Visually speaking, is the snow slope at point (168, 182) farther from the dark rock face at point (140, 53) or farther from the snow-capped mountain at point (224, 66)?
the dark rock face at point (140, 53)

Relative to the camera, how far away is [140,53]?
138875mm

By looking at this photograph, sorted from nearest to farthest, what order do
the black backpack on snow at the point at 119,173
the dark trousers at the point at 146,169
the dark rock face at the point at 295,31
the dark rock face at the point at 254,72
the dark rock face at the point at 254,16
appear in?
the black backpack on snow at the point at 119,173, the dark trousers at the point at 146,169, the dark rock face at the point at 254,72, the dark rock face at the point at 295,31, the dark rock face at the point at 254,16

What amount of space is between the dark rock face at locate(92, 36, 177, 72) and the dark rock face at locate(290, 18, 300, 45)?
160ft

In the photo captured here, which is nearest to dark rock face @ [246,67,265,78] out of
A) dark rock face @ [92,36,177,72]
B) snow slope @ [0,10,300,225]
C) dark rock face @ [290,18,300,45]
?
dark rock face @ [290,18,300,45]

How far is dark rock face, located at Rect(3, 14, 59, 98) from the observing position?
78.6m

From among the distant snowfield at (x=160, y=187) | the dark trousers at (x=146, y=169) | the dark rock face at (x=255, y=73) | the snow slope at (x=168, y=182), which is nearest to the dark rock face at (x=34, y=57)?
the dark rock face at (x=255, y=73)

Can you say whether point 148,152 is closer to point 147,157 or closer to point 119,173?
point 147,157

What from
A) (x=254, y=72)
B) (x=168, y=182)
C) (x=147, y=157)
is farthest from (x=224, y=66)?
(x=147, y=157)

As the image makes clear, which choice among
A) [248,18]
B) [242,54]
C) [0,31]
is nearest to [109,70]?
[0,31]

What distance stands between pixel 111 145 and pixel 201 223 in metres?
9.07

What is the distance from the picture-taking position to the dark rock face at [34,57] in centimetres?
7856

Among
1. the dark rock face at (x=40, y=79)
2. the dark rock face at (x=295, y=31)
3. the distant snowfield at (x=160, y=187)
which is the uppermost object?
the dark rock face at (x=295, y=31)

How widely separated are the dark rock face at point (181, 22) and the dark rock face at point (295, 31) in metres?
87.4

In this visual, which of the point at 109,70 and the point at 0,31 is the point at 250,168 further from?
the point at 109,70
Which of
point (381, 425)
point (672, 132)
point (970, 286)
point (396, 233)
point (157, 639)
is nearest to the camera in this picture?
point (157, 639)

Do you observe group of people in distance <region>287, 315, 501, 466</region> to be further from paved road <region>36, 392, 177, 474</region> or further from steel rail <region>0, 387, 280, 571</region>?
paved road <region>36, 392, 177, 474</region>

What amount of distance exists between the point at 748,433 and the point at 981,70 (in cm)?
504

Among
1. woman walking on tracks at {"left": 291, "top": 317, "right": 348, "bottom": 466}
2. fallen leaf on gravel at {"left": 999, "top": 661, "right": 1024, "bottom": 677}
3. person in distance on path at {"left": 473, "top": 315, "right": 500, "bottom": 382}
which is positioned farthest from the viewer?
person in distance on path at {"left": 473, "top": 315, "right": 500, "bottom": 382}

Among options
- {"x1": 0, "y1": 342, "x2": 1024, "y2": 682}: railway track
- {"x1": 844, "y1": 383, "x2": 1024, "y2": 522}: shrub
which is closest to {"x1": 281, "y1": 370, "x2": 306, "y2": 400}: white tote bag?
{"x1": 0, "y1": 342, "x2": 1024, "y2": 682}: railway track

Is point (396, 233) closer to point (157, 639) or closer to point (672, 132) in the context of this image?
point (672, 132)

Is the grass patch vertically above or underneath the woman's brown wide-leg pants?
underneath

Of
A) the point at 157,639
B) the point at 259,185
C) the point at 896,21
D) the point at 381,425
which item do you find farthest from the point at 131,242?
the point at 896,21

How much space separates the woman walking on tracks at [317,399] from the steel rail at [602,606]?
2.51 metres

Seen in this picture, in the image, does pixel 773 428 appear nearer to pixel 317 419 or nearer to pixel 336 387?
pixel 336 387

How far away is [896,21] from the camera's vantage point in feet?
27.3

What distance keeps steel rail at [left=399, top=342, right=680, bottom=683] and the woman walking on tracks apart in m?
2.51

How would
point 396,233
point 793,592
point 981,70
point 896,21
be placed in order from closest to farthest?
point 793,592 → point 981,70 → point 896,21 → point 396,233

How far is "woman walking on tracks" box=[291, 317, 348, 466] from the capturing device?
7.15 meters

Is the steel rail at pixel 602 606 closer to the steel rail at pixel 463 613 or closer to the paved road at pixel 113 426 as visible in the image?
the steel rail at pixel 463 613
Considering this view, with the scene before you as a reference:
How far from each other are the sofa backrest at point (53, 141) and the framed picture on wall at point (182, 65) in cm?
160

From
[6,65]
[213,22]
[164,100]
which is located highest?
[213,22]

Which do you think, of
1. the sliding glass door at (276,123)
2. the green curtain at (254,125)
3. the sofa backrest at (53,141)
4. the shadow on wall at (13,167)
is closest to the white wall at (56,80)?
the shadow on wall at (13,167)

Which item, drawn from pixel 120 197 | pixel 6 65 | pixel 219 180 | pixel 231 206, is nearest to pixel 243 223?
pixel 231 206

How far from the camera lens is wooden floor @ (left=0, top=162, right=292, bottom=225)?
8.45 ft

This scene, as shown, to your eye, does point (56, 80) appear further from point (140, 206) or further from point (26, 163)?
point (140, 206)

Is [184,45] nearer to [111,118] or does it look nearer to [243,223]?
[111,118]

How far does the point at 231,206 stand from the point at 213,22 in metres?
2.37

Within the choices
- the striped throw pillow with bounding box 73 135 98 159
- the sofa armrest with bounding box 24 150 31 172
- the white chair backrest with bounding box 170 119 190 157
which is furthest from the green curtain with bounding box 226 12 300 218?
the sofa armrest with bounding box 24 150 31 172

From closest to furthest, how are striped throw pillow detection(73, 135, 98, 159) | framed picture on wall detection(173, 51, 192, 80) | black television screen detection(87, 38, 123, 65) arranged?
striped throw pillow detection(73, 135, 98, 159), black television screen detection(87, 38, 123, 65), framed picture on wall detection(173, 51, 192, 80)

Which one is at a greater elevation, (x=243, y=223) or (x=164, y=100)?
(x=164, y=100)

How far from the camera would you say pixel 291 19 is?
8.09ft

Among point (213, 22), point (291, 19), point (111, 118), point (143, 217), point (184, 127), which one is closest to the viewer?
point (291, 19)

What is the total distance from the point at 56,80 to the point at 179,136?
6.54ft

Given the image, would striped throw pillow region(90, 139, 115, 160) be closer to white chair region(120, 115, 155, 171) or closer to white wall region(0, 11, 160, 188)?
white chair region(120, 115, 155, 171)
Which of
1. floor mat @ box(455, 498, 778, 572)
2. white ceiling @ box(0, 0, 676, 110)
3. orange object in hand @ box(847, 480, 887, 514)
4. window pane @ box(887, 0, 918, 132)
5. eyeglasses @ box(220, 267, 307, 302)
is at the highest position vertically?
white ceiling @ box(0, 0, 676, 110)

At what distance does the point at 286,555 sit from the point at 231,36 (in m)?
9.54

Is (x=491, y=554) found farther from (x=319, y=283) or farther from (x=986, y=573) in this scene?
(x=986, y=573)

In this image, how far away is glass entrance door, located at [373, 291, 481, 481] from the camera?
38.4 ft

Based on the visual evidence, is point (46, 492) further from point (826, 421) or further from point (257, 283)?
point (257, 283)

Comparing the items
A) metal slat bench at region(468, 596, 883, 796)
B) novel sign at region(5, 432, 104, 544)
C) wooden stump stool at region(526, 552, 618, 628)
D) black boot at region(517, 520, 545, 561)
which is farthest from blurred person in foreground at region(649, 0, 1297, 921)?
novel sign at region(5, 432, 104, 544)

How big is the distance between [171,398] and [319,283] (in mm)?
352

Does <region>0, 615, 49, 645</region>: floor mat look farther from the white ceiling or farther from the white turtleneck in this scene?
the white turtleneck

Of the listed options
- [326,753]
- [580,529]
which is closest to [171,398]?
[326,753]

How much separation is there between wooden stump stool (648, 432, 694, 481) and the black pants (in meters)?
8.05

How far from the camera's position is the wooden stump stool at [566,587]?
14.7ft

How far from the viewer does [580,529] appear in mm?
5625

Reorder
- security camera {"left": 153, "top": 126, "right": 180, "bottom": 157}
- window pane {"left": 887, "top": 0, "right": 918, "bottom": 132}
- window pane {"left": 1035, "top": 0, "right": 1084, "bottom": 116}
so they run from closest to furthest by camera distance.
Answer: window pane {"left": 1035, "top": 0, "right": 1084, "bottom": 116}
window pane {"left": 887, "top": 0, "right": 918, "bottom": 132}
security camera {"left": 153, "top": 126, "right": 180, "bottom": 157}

• To be done: Copy the rows verbatim, from the line containing "Within the choices" through the line containing "striped throw pillow detection(73, 135, 98, 159), black", both included.

• Response to this exercise:
Within the choices
- the striped throw pillow with bounding box 73 135 98 159
- the sofa armrest with bounding box 24 150 31 172
- the white chair backrest with bounding box 170 119 190 157
which is furthest from the green curtain with bounding box 226 12 300 218?
the sofa armrest with bounding box 24 150 31 172

From closest to furthest, how are striped throw pillow detection(73, 135, 98, 159) | framed picture on wall detection(173, 51, 192, 80) | black television screen detection(87, 38, 123, 65) arranged?
striped throw pillow detection(73, 135, 98, 159), black television screen detection(87, 38, 123, 65), framed picture on wall detection(173, 51, 192, 80)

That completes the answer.